Pompey stood on the docks at Ostia and looked back in the direction of Rome. The port town was quiet and he wondered if the inhabitants understood what they were seeing. It was possible, but over his time in the Senate he had come to realise that there were thousands of citizens who barely noticed the work of their masters. Their lives went on just the same. After all, no matter who was consul, the bread had to be baked and the fish brought in.
The last of the merchant ships crackled into flame behind him, making him turn and look out to sea. There were lives who would be affected, he thought. The owners would be beggared at a stroke, to make sure that Caesar would not have a fleet to follow before Pompey was ready. Even at a distance, the roar of flames was impressive and Pompey watched as they reached the sail and engulfed the tarry cloth in an instant. The small ship began to settle and he hoped his men had the sense to get well clear on the boats before she sank.

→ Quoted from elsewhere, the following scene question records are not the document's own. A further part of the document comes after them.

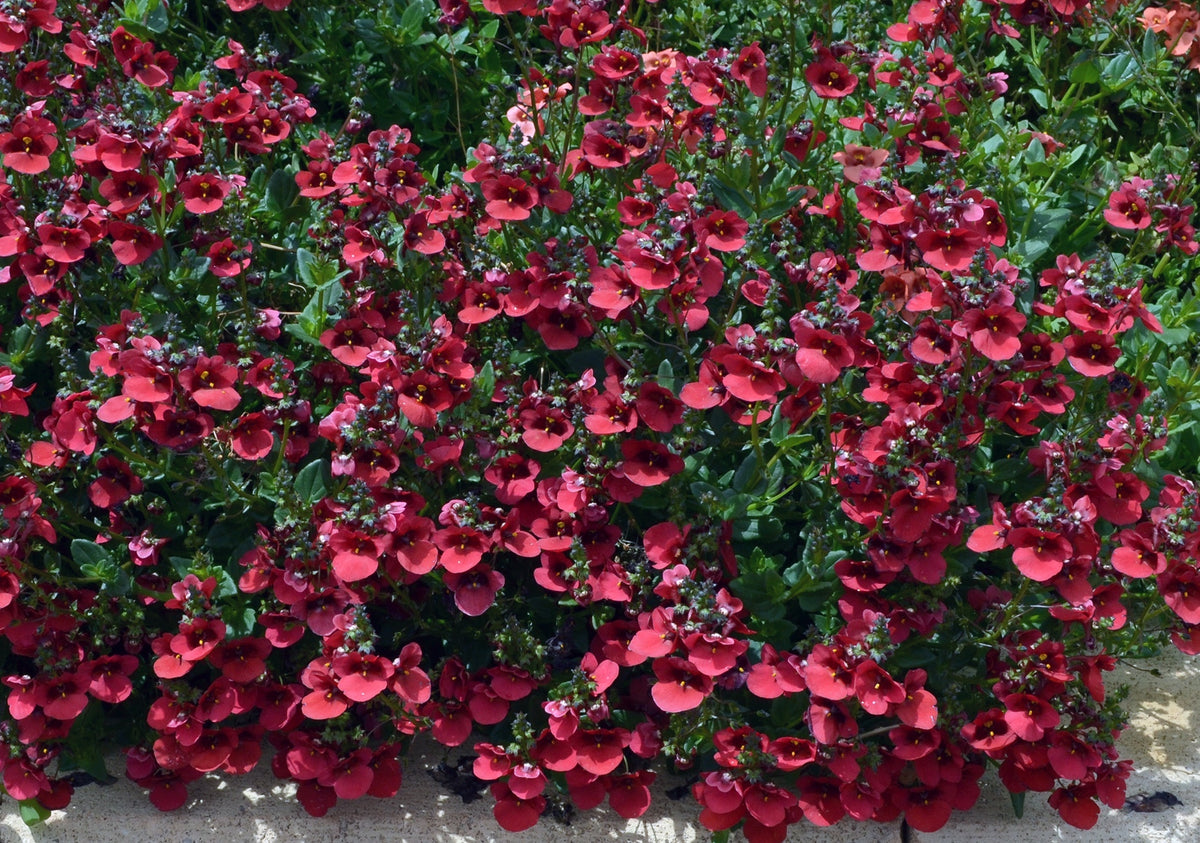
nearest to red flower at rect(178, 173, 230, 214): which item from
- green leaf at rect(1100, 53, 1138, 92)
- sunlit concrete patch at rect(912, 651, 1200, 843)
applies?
sunlit concrete patch at rect(912, 651, 1200, 843)

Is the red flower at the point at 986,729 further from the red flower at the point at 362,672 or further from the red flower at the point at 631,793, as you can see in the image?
the red flower at the point at 362,672

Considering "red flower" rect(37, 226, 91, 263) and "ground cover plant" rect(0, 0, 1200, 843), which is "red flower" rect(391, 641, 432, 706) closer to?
"ground cover plant" rect(0, 0, 1200, 843)

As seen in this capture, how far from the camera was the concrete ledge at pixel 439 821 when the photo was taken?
2.99m

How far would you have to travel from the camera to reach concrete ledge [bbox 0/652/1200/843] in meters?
2.99

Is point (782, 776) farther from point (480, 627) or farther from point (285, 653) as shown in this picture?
point (285, 653)

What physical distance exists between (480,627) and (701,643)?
2.14 feet

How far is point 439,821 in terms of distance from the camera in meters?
3.05

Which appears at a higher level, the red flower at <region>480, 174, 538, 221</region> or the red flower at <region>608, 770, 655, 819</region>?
the red flower at <region>480, 174, 538, 221</region>

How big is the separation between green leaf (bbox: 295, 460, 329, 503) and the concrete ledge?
698 millimetres

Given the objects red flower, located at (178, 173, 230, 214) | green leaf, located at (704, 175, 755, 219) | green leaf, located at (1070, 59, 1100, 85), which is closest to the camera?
red flower, located at (178, 173, 230, 214)

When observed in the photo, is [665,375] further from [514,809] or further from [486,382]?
[514,809]

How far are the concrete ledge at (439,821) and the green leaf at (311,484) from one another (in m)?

Three sturdy triremes waited for the final members of the Senate and Pompey himself. They rocked in the swell as the great oars were greased in their locks and checked for fouling. The wind was running out to sea. It was fitting that Pompey should be the last to leave and he knew it was time, but he couldn’t break the mood that held him on shore.
Had there ever been a choice? He had thought himself clever when he sent the order for Julius to return. Any other general would have come with just a few guards and Pompey would have made a quick, neat end to it. Even now, he could not be sure why Julius had gambled everything on his rush south. Regulus had obviously failed and Pompey assumed he had died trying to fulfil his last orders. Perhaps the man’s clumsy attempt had given Julius the truth of his master. He could not imagine Regulus breaking under torture, but perhaps that was foolishness. Experience had taught him that any man could be broken in enough time. It was just necessary to find the levers into his soul. Even so, he would not have thought there was a lever made to open Regulus.
Pompey saw the last boat from his ship bump against the quayside and Suetonius jump onto the docks. He watched as the younger man marched up the hill, stiff with self-importance. Pompey turned back towards the city he could feel in the distance. Ahenobarbus had not come and Pompey doubted he still lived. It had been a blow to lose the men he had with him, but if he had slowed Julius at all, it would have been worth it. Pompey could not believe how difficult it had been to uproot the senators from their homes. He had been tempted to abandon the endless crates of their possessions on the quayside for the merchant sailors to pick through. Their wives and children had been bad enough, but he had drawn a line at more than three slaves to each family and hundreds had been sent back to the city. Every ship and trireme for a hundred miles up and down the coast had been called in and only a few were left empty and burnt.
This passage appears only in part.